Il concetto romano di otium, inteso come distacco dalle fatiche politiche per dedicarsi allo studio e alla rigenerazione, trovò a Tivoli la sua massima espressione architettonica. Si stima che nel territorio esistessero oltre sessanta lussuose ville residenziali, circondate da giardini pensili e irrigate da un complesso sistema di acquedotti. Il culmine di questa tendenza fu la costruzione della Villa di Adriano tra il 118 e il 138 d.C., una vera e propria "città imperiale" dove l'imperatore volle riprodurre i monumenti più celebri dei suoi viaggi nelle province, arricchendoli con una collezione inesauribile di statue e mosaici. Oltre al lusso privato, la vita sociale era scandita dai grandi spettacoli nell'anfiteatro cittadino, noto oggi come anfiteatro di Bleso, dove i tiburtini potevano assistere a combattimenti gladiatori e cacce alle belve feroci.

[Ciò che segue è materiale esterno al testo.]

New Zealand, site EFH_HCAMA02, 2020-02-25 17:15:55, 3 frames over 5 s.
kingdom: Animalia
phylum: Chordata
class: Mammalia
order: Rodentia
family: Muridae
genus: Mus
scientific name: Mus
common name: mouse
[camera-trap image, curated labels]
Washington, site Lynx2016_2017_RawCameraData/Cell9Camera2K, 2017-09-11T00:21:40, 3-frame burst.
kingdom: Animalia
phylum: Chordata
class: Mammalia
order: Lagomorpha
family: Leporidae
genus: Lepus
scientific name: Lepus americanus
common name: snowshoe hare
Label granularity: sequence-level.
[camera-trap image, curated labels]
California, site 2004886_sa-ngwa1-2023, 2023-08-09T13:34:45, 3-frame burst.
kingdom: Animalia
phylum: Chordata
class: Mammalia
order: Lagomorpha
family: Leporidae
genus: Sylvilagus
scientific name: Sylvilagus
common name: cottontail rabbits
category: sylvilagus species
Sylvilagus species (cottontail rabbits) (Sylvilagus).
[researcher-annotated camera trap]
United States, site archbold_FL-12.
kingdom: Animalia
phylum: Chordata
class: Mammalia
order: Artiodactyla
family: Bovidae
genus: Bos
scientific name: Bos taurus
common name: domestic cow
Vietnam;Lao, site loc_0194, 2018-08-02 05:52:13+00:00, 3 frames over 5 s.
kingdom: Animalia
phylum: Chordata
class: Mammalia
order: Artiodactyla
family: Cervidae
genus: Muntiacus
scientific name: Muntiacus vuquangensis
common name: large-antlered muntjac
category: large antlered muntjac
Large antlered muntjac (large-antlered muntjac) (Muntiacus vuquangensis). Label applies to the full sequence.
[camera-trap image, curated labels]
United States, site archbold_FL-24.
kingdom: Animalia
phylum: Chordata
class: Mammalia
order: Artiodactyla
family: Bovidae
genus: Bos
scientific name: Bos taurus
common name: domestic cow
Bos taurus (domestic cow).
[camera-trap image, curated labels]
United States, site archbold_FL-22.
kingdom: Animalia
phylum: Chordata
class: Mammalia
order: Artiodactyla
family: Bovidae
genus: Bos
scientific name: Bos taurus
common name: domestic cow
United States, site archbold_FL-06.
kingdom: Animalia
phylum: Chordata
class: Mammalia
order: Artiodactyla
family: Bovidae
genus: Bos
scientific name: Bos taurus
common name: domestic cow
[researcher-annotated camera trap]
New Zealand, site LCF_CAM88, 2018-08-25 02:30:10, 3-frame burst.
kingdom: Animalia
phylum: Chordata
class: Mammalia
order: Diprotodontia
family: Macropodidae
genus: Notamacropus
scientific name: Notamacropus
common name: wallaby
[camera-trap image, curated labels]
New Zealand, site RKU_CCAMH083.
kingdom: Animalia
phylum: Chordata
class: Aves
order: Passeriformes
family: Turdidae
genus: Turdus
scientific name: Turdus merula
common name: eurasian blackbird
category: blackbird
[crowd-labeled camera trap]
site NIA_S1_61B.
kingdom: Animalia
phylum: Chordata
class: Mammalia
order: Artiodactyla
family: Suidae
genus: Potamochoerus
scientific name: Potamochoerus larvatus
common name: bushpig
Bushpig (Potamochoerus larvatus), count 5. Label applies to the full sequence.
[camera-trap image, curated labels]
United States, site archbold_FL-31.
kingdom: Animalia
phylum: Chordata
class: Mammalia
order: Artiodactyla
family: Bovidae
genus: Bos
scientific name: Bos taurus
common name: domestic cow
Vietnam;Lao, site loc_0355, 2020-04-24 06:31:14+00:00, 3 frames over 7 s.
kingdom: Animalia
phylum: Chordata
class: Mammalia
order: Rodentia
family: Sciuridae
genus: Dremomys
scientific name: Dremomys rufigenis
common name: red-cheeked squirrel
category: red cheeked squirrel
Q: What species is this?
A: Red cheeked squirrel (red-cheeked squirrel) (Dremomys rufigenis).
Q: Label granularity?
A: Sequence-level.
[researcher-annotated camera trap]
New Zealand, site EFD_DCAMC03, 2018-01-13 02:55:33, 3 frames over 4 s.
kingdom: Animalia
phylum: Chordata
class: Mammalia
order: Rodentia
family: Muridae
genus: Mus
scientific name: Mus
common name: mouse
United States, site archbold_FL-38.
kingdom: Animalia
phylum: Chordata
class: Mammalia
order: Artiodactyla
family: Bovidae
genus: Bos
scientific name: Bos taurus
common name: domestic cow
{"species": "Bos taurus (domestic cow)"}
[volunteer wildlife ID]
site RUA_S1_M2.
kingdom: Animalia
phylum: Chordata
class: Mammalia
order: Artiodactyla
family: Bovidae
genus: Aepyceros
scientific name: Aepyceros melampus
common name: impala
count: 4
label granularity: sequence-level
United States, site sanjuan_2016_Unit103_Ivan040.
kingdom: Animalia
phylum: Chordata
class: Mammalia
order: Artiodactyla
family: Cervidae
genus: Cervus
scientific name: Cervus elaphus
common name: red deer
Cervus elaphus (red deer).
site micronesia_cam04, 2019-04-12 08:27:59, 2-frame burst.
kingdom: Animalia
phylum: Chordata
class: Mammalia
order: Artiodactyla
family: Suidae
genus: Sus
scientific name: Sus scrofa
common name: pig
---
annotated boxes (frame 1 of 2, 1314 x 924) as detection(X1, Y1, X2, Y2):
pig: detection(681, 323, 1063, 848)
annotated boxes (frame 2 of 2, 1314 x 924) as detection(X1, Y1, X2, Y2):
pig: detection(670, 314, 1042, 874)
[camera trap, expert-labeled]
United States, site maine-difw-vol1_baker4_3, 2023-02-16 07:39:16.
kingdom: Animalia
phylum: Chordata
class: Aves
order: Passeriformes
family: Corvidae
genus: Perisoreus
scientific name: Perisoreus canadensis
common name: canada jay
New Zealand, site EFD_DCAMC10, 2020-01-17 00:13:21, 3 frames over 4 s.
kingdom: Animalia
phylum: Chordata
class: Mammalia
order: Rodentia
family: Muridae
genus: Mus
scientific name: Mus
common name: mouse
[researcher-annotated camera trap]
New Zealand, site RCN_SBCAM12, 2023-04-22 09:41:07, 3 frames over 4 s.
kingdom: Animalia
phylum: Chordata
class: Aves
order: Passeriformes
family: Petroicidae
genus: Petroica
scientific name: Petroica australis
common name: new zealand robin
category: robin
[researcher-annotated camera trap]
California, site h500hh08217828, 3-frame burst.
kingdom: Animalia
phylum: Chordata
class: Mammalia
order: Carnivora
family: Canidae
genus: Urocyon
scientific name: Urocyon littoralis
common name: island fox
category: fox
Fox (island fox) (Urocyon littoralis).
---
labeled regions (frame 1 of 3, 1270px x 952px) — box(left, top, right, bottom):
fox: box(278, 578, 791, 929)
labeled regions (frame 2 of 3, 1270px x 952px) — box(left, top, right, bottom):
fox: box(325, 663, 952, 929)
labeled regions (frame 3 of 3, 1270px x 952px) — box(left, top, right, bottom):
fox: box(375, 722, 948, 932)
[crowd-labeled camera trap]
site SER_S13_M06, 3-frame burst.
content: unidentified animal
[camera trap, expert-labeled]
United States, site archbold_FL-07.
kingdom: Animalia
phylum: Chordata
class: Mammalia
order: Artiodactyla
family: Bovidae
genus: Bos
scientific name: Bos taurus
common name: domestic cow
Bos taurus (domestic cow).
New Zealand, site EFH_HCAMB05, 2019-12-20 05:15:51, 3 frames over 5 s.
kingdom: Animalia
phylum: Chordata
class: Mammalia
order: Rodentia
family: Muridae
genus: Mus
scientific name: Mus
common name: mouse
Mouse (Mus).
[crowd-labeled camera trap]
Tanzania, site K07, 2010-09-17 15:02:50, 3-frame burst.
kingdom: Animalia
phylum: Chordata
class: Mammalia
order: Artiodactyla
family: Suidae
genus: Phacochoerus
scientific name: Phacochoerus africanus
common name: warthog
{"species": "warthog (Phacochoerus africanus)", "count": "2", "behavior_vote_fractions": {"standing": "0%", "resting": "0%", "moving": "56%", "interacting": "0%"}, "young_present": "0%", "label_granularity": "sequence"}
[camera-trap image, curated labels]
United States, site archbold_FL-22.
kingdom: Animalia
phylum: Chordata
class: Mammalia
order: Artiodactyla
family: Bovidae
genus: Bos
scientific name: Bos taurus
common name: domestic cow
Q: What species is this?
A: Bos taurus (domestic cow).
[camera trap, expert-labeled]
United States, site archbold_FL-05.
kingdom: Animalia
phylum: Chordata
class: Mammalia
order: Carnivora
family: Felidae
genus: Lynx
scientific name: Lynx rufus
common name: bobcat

La salute e la religione erano profondamente intrecciate nel tessuto quotidiano. Le proprietà curative delle Acque Albule, sorgenti solfuree rinomate per la cura dei mali della pelle e delle articolazioni, attiravano una clientela vastissima che includeva imperatori e soldati reduci dalle campagne militari. Dal punto di vista spirituale, il cuore della città batteva per il santuario di Ercole Vincitore, ma grande importanza rivestiva anche il collegio delle sacerdotesse Vestali, tra cui spicca la figura di Cossinia, che servì la dea per sessantasei anni guadagnandosi l'onore di una sepoltura pubblica per decreto del Senato locale. Con il passare dei secoli, questo fervore pagano iniziò a confrontarsi con la nuova fede cristiana, segnata dal martirio di Santa Sinforosa e dei suoi figli sotto il regno di Adriano, evento che preannunciava la futura trasformazione medievale della città.


Fonti:

  • Adembri B. & Mari Z., Tivoli e la vestale Cossinia (Catalogo), 2018.
  • Andrei G., Personaggi della Storia di Tivoli, 2020.
  • Bulgarini F., Notizie storiche, antiquarie, statistiche ed agronomiche intorno all'antichissima città di Tivoli, 1848.
  • Cascioli G., Gli uomini illustri o degni di memoria della città di Tivoli, 1927-1928.
  • Del Re A., Dell'Antichità Tiburtine, 1611 (ed. 2012).
  • Mari Z., Tivoli. Tremila anni di storia (Sintesi), 2020.
  • Neri T., La salubrità dell'aria di Tivoli, 1622 (ed. 2009).
  • Nicodemi M. A., Storia di Tivoli (Tiburis Urbis Historia), 1589.
  • Viola S., Storia di Tivoli dalla sua origine fino al secolo XVII, 1819.
  • Zappi G. M., Annali e memorie di Tivoli (sec. XVI), ed. 1920.